* _SUPPLIED DATA_
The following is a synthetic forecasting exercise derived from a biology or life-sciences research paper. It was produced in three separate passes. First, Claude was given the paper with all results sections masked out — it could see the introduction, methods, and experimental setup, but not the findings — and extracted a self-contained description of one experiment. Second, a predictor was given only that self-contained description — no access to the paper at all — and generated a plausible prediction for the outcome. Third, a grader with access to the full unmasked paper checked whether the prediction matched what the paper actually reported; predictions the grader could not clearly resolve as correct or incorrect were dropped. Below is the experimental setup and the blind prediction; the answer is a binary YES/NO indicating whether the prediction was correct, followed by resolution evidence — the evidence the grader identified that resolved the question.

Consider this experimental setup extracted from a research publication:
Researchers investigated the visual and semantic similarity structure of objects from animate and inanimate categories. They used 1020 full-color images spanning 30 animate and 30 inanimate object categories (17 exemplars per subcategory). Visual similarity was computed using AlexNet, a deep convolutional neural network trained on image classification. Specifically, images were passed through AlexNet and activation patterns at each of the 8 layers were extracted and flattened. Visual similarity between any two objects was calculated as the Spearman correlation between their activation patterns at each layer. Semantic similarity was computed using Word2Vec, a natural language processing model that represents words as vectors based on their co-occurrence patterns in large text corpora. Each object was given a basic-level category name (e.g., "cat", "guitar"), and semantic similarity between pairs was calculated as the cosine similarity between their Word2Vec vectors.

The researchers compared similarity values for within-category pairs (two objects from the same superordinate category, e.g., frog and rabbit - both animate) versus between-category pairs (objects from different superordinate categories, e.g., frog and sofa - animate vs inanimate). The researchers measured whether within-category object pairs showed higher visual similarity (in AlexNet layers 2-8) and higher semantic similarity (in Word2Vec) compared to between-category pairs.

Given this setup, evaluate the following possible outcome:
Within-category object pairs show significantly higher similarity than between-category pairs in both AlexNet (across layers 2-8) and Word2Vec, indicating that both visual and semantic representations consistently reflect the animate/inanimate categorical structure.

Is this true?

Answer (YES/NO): YES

* _WORK INSTRUCTIONS_
Count the lines in these records that hold the string "this". Only the number is wanted.

* _WORKED SOLUTION_
3